Authors : J. Paul, P. Gramme, T. Helleputte


Discover this abstract during the next EULAR Congress in Madrid on June 13, 2019, at poster location THU0035 in Hall 10. The full text is also available hereunder below the form.



Biological and Targeted Synthetic Disease-Modifying Anti-Rheumatic Drugs (b- and tsDMARDs) have been developed over the years for patients with rheumatoid arthritis (RA). They can be grouped into families of drugs according to their mechanisms of action. Here we focus specifically on anti-TNFs, anti-IL6s, anti-IL1s, T or B Cells inhibitors and JAK inhibitors.
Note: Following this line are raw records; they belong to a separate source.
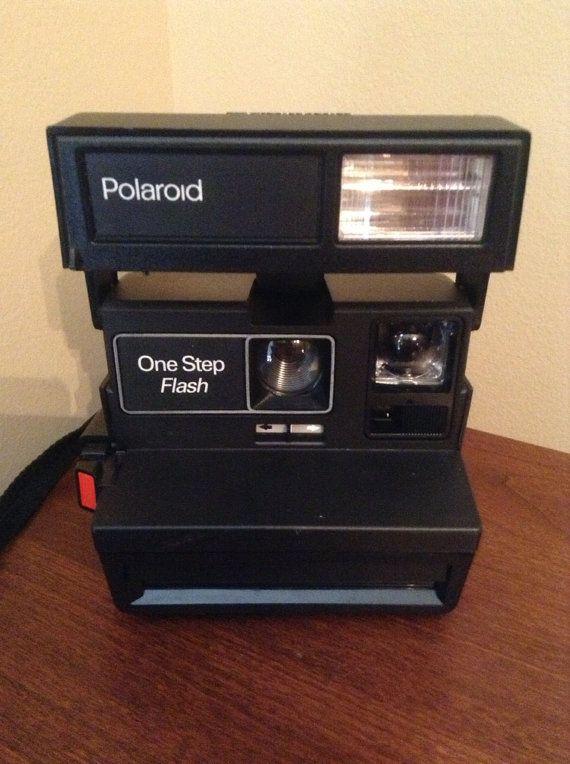La Polaroid.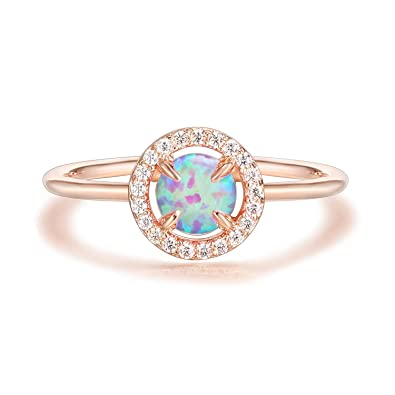 Pavoi 14k Gold Plated Rose Gold Ring Opal Ring Rings For Women
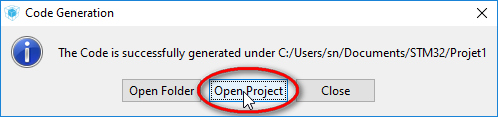 STM32 CubeMx Open Project in IDE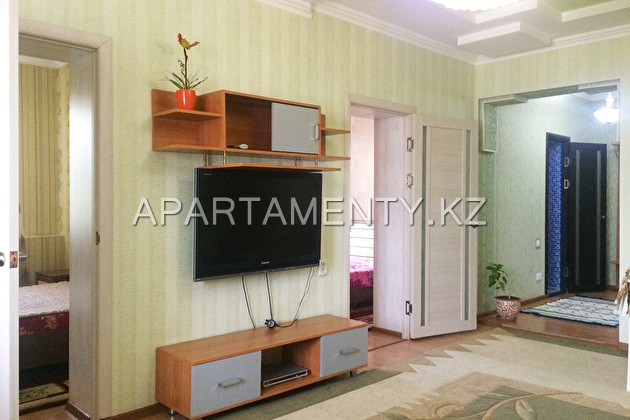 Luxury apartment, for rent in the center of Taraz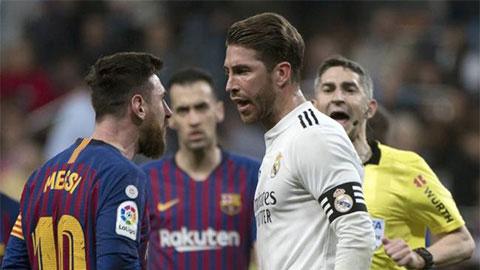 3 cột mốc đáng nhớ chờ Barca chinh phục ở trận El Clasico
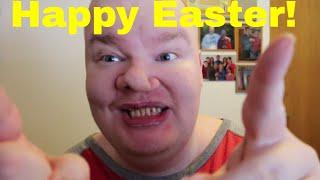 Easter 2018 Gospel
There is still a significant proportion of patients inadequately responding to RA treatments. Lacking predictive biomarkers of response or personalised medicine approaches to guide use of targeted therapies in RA patients, EULAR and ACR guidelines [1,2] both recommend to loop over available ts- and bDMARDs as long as the patient’s response is considered as inadequate. Meanwhile, for historical reasons and despite the similar clinical efficacy of these drugs, anti-TNFs have a large dominance in medical practice.


Determine in what proportions the different mechanisms targeted by existing DMARDs families are dominant in RA patients synovial tissue.


Retrospective analysis of 7 private or public datasets of 300 rheumatoid arthritis patients, consisting in all cases of transcriptomic data from synovial biopsies. Three datasets come from the RheumaKit platform [3,4] (low-density microarrays or qPCR). Four other datasets are publicly available on Gene Expression Omnibus (GSE89408, GSE45867, GSE97165, GSE21537, produced on Illumina, KTH or Affymetrix platforms). Each mechanism of action is associated to a « drug target complex » (DTC), consisting of the genes coding for proteins directly targeted by the DMARDs of interest. For a given dataset, computations are made in four steps: 1) each patient is described by its different DTC values (an average of the expression values of the members of each DTC) 2) each patient is scored for each of its DTC value. Each of these DTCs are scored as a percentile of the corresponding DTC distribution over the full dataset from which a given patient’s data is extracted. This gives, for a single patient, as many percentiles as defined DTCs. 3) for each individual patient, a ranking of DTC values is then operated. This allows to overcome the fact that absolute numerical values of two different DTCs should not be compared. 4) A summary statistic is then computed over each dataset separately, to conclude which DTC is dominant in which proportion of the cases among this dataset.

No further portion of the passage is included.